The estimation of speaker-space position need not be explicit. A concept strongly related to speaker adaptation, is the so called speaker consistency principle. This principle is a formulation of the observation that an utterance is spoken by one and the same speaker, from the beginning to the end. This constrains the observation space and can therefore be used to reduce the variation in the ASR model. In the speaker modeling framework, the speaker consistency  principle can be introduced by enforcing constant speaker parameters throughout the utterance. This can be implemented by adding a new dimension to the search space of the dynamic decoding. The original two dimensions: time and HMM state, are then complemented with the third dimension of the speaker parameters. This is the method used in Paper 5. The extended search space is illustrated in Figure 15
The dynamic decoding search in the extended search space of Figure 15 is pruned with beam-pruning just like in the case of the standard search in two dimensions. The effect is that partial hypotheses with low probability will not be further investigated in the search, leaving more computational resources for the most promising hypotheses. In the extended search space, a part of an hypothesis is the speaker characteristics, so the effect of beam pruning is that hypotheses with unlikely speaker parameters will be pruned. In effect this is speaker adaptation - as the Viterbi search progresses, unlikely speaker characteristics are successively pruned, and  the speaker's position in the speaker space will gradually be more specified. Consequently, more resources can be allocated for the other dimension. Thus, in this framework, adaptation in the sense that something in the system is progressively changed, is the changed balance of attention in the search from speaker characteristics to HMM states. 
As a final note, we point out that the speaker modeling approach and speaker consistency modeling does not require an ANN model - a related adaptation scheme in the HMM domain is found in a paper by Leggeter and Woodland (1994), and a slightly different approach to implement the speaker consistency principle is taken by Hazen and Glass (1997). In their consistency model, the key concept is long range correlation between speech sounds.

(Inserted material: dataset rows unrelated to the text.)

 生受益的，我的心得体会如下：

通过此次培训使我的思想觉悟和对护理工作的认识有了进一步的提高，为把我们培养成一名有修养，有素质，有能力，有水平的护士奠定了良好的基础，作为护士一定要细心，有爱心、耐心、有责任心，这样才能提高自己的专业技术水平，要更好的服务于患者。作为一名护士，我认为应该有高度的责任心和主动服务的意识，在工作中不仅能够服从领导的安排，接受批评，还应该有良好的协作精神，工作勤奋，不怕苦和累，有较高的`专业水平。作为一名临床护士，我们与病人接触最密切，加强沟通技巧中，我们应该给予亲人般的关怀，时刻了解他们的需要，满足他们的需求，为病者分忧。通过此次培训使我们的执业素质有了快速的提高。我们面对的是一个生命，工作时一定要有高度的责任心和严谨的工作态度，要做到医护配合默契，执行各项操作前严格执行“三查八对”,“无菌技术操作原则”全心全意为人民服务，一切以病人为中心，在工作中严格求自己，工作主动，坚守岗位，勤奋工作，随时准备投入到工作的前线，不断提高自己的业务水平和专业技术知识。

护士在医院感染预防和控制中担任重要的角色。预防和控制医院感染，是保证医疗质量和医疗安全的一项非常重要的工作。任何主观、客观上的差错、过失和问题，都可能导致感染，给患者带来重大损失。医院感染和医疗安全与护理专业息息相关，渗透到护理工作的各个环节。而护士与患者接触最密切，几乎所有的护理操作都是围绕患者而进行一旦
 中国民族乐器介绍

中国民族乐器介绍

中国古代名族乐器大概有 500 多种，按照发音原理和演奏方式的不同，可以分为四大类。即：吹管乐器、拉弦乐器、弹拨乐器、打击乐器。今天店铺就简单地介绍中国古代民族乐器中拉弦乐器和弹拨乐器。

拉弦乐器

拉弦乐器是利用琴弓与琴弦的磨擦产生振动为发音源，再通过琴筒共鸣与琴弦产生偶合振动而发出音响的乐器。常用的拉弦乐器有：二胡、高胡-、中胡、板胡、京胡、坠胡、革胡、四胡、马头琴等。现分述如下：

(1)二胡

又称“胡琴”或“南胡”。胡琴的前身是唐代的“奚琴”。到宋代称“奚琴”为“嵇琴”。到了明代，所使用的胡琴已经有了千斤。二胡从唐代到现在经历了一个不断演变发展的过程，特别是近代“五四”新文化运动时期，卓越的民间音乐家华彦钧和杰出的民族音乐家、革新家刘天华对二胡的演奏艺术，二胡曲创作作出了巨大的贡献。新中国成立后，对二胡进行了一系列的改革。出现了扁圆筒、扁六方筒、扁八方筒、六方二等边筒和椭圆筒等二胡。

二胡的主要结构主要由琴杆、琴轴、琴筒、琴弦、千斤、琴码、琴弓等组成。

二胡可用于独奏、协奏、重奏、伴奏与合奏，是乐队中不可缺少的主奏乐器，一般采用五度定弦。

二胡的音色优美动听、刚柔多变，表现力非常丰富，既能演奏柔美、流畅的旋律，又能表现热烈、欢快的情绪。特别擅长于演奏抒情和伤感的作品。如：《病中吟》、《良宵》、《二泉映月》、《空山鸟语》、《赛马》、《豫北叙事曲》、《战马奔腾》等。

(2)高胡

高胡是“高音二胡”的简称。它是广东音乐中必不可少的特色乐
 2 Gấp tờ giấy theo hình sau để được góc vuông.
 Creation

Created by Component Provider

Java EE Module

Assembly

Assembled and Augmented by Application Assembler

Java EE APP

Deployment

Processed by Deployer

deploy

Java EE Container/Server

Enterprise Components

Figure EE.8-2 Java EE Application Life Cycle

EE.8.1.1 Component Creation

No explicit speaker model is used, but the method is successfully combined with speaker clustering and a technique called "reference speaker weighting". Both of these implicitly define speaker models by the space spanned by the clusters and reference speakers respectively.
  
Figure 15 
Figure 15. Search-space of the dynamic decoding. Top: the standard search space with the two dimensions time and HMM states. The objective of the dynamic decoding is to find the most likely path through the search-space. Because of beam-pruning, many paths in the search space are never investigated. This is indicated by the shadowed "beam"  in the figure. Bottom: the search space with an additional speaker characteristics dimension. At the beginning of the search, all different speaker characteristics are inside the beam, but as the search progresses, unlikely speaker characteristics are successively pruned, and  the speaker's position in the speaker space is gradually more specified.